Today was like any other.
Yesterday I had told myself I can waste the day hiding, I have tomorrow to do things.
Today I spent the day in bed, as the day before, telling myself I had enough done yesterday.
I've been too scared to move. Too scared to make a noise. I live in the screen, in dreams, in plans and hopes. The people in my house are a threat. As a young teen I experienced endless harassment from Scary. Today they may be better, but my heart, my spine, screams danger when they're near. Oftentimes I catch myself holding back literal screaming when they talk too loud downstairs. To put it clearly - my nervous system is completely screwed up, and I had been left with some major PTSD.

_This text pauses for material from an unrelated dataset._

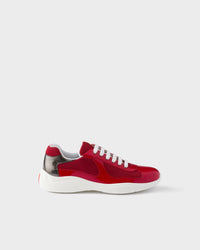 Prada Cup Sneakers – Red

Despite this, I'm not too offended by my life. I cherish the simple pleasures in the privacy of my room, the little things that make it bearable. On days I feel okay enough to move from bed at all during the daytime, I block the door with an old wooden board, and I drink a cup of tea from my thermos, and I listen to my favorite playlist. I cry on the floor, or feed the birds outside my window. And it all becomes a sort of okay.
Before I injured my knee, I was able to slip out of the house before any of them awaken, and live the day outside. I'd eat instant oats and nuts and cheese, and play harmonica in a park in the next town over. I hope that soon I am able to find a doctor.
I may not live the best life, but I'm all good. I can enjoy this, because soon, I will be 18. I could sleep outside or maybe in a friend's backyard. Then I'll get into a university in a faraway country, and I'll be poor in a really tiny apartment, and I'll be safe, finally safe. I'll be okay, guys!